A Near-Field to Far-Field Transformation for Spheroidal Geometry Utilizing an Eigenfunction Expansion

Abstract

This work presents a near-field to far-field (NF-FF) transformation for antenna and scatterer radiation evaluation. The transformation allows practical computation by making use of a sampling surface in the near-field that is spheroidal in shape: namely a prolate or oblate spheroid. The resulting vector wave equation does not support orthogonal vector solutions in spheroidal coordinates and instead rectangular field components are solved for using the scalar wave equation in spheroidal coordinates. The new transformation only requires knowledge of the completely-specified near-field electric field along the spheroidal transformation surface and does not need any information associated with the corresponding magnetic field.
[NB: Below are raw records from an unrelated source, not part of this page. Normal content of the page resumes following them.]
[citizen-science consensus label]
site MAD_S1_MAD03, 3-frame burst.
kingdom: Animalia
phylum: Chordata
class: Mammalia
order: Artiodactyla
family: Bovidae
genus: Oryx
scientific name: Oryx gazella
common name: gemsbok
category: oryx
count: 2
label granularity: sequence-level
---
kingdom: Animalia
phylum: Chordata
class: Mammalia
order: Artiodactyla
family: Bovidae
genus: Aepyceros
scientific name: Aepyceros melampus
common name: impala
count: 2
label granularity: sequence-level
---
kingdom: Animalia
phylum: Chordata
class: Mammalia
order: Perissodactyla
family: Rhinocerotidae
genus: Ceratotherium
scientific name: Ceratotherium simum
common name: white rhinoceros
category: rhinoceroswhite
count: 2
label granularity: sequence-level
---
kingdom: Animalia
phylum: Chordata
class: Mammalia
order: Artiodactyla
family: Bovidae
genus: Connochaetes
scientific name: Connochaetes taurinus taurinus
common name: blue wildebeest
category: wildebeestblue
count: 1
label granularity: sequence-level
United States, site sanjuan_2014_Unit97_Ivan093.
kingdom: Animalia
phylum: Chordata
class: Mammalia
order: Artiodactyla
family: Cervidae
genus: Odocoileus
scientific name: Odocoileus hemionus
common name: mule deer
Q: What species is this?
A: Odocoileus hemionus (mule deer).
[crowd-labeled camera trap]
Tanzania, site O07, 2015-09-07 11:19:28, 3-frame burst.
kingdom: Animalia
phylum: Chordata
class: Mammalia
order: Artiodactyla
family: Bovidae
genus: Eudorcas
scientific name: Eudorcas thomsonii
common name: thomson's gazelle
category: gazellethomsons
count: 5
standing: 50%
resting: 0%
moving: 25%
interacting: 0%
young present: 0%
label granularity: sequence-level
The benefit of using a spheroidal near-field geometry is its ability to closely conform to both linear and planar radiating structures while still permitting evaluation of the full far-field radiation pattern. Our approach makes use of an eigenfunction expansion of spheroidal wave-harmonics to develop two distinct, yet closely related, NF-FF transformation algorithms for each type of spheroidal surface. The spheroidal NF-FF transformation is validated and performance assessed using a well-characterized radiation structure. By applying the prolate and oblate algorithms to a radiating structure with known analytical near- and far-field electric fields, viz., a filament dipole with sinusoidal current distribution, we are able to setup and conduct multiple numerical tests that serve as a proof-of-concept for the spheroidal NF-FF transformation.